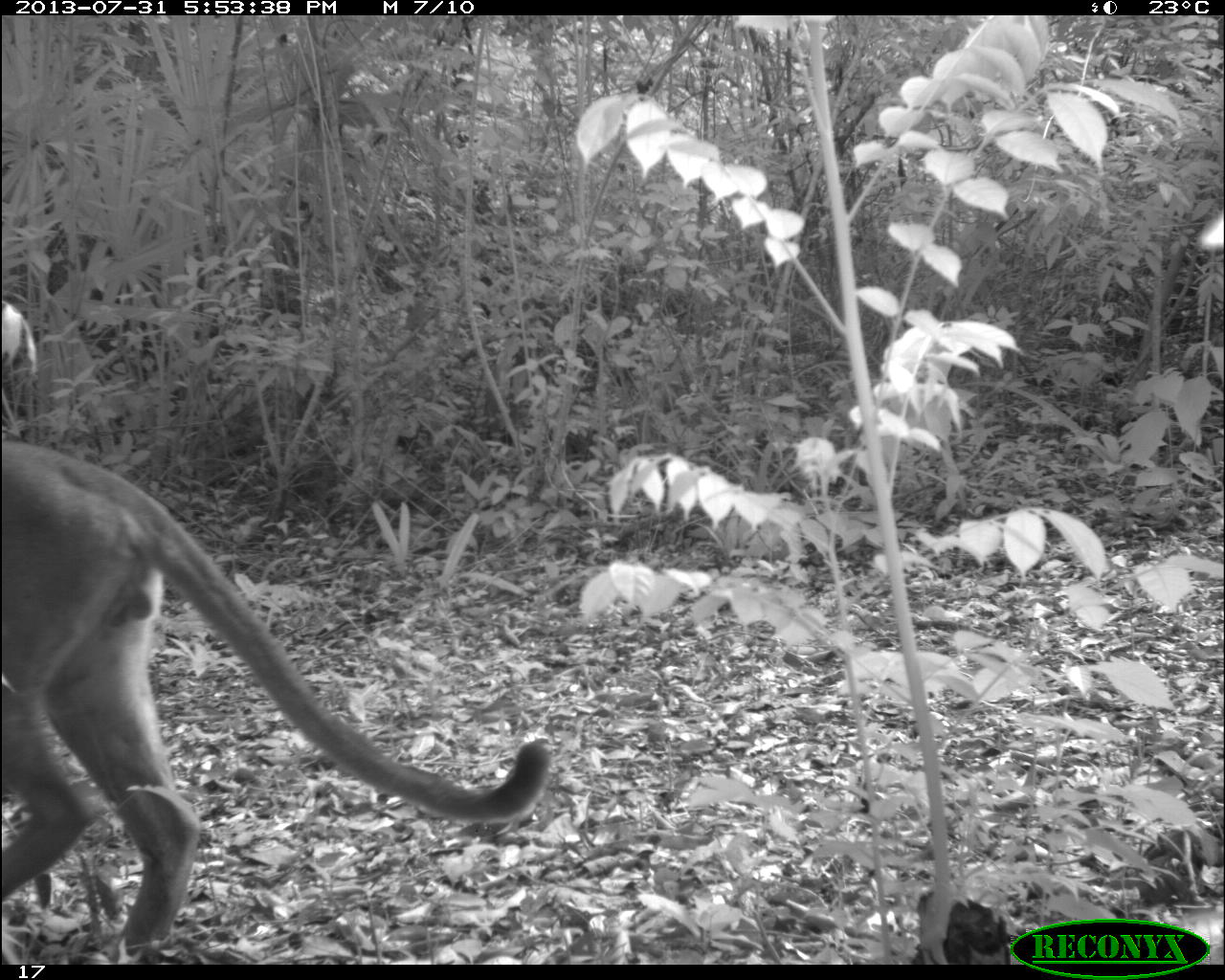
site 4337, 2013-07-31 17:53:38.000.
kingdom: Animalia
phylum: Chordata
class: Mammalia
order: Carnivora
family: Felidae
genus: Puma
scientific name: Puma concolor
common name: mountain lion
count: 1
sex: male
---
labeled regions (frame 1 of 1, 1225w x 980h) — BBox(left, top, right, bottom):
puma concolor: BBox(0, 437, 549, 964)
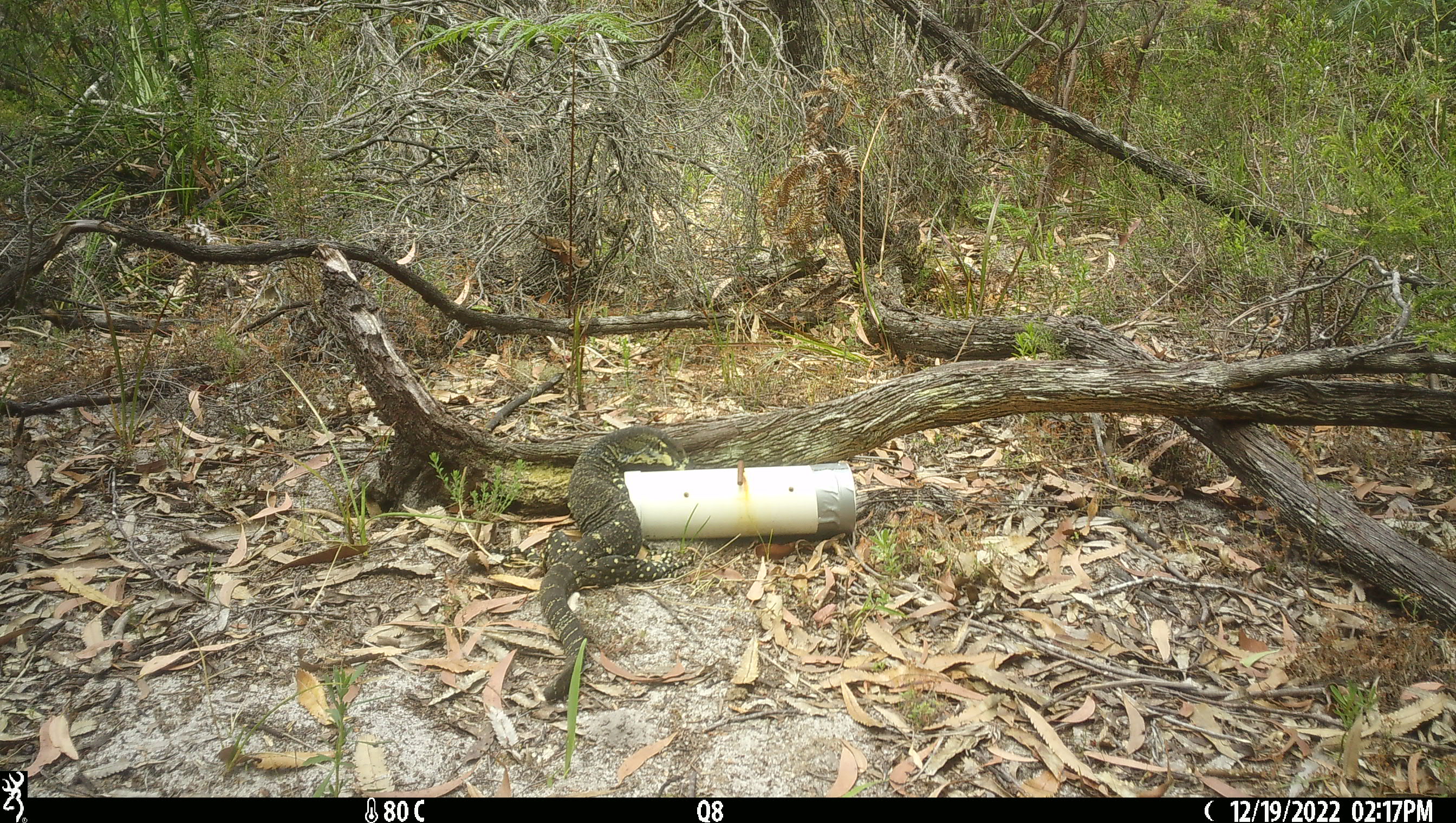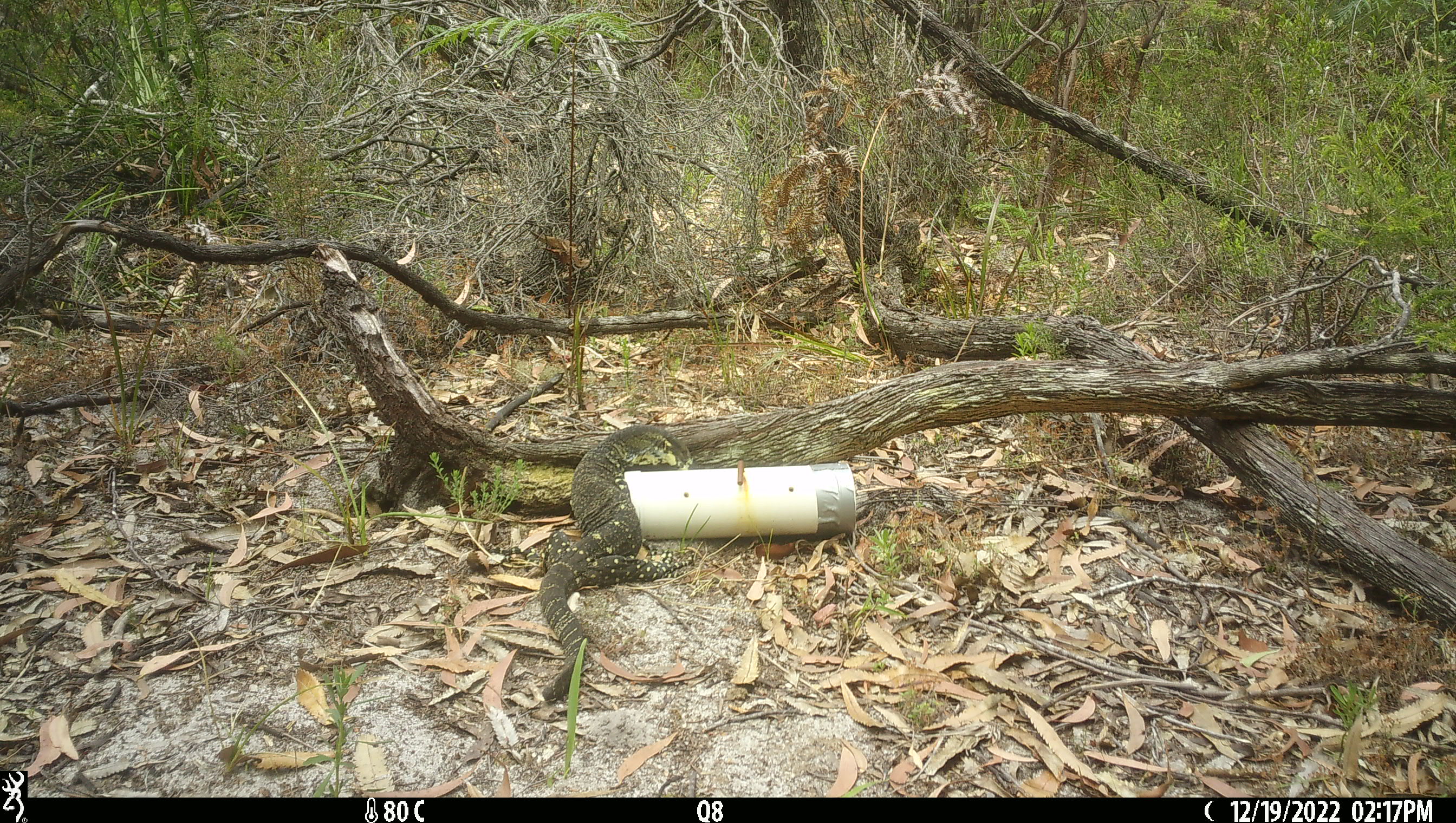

____

ACTIVITY:
Nothing but the lines from the line with "class: Mammalia" through the last line of the listing should be copied, exactly and with both ends kept. Leave pictures out.

RESPONSE AREA:
class: Mammalia
order: Carnivora
family: Felidae
genus: Puma
scientific name: Puma concolor
common name: mountain lion
count: 1
sex: male
---
labeled regions (frame 1 of 1, 1225w x 980h) — BBox(left, top, right, bottom):
puma concolor: BBox(0, 437, 549, 964)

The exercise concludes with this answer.